After writing twice about “Stairway to Heaven,” there’s an obnoxious voice in my head yelling “play ‘Free Bird.'” Bear with me as I get it to shut up.
Some people will defend playing the nine minute Lynyrd Skynyrd epic on a jukebox at a crowded bar by saying they were “getting their money’s worth.”
Those people don’t understand money or how to enjoy things.
“Free Bird” starts as a slow rolling storm of a bummer then crests into a tidal wave of irritation. Congratulations. For the low price of $.75 you’ve tested the patience of a room full of drunks.
“Free Bird” wants to to be an epic but, like an Ayn Rand novel, has epic length and epic pretensions without epic importance.
It’s a break-up song, but it’s told from a position of power in the relationship, which kills its effectiveness as a breakup song. It’s a shitty dude bailing on a girl who wants him to stay. His defense doesn’t even rise to the level of shallow, saying there are “too many places [he] has to see” and that if he stayed “things just wouldn’t be the same.” That’s the kind of shit that gets a beer bottle thrown at you if you say it in real life.
Frankly, it sounds like this Free Bird could stand some changing. I wish there a woman sung a last verse about how the guy is pushing 30 and really needs to start taking himself seriously.

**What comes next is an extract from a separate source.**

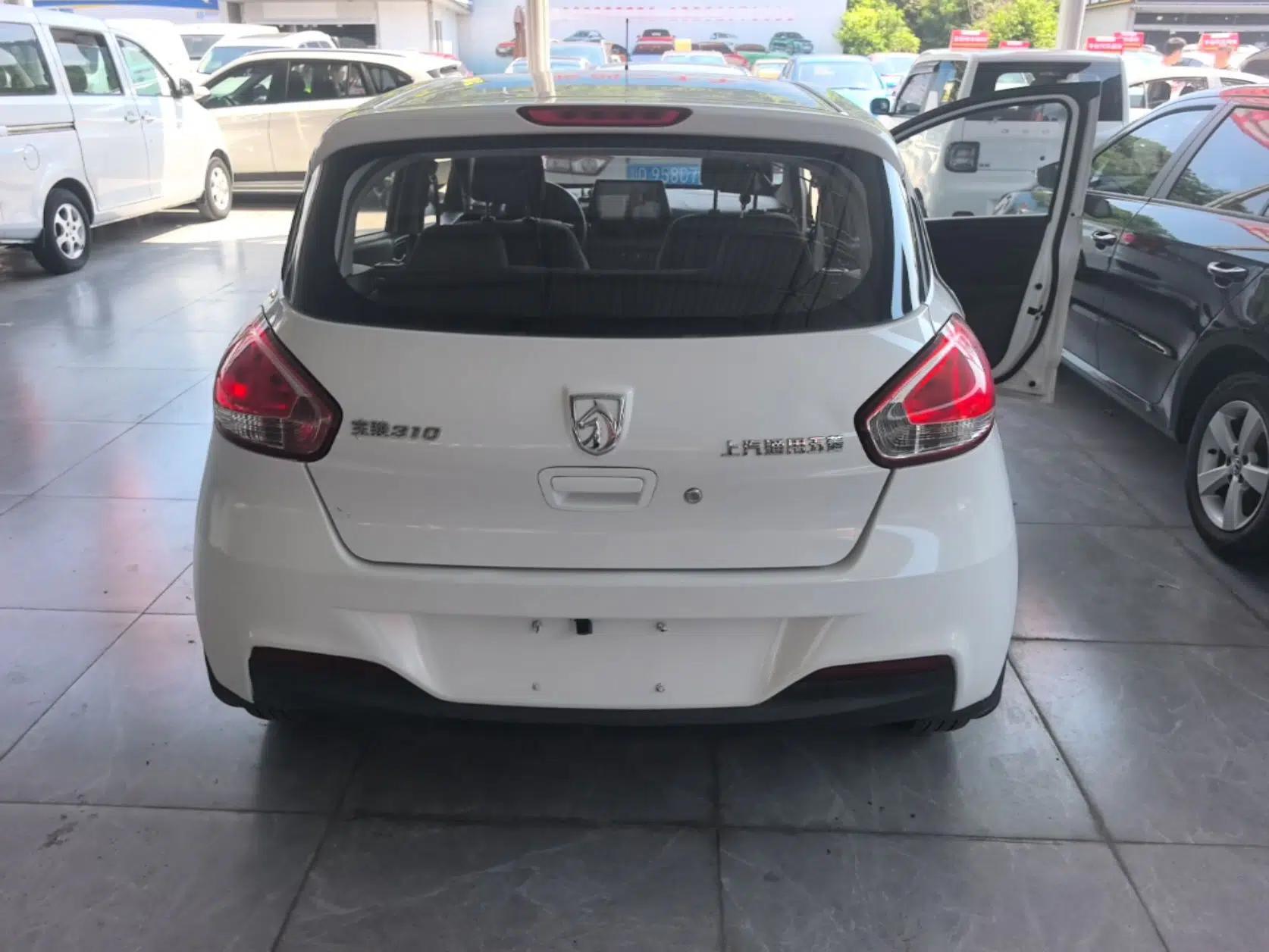Baojun 310 2016 1.2L Manual Value Edition — миниатюра 5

Instead, the song ends with a guitar section played by several guitarists who, presumably, couldn’t hear each other while they recorded. The notes mesh together without any sense of relation to each other. There’s no dynamic, no build. It starts fast and ends fast. There’s no soul or personality. Just a blur of blues notes. It’s like a Guitar Center with three middle age men testing out mid life crisis purchases.
Say what you will about “Stairway to Heaven.” Its guitar solo tells a fucking story. Jimmy Page took a long break from kidnapping underage groupies, practicing witchcraft and dabbling in heroin to compose a memorable, simple and melodic musical break.
“Sweet Home Alabama” sucks too, but at least it’s only half the length.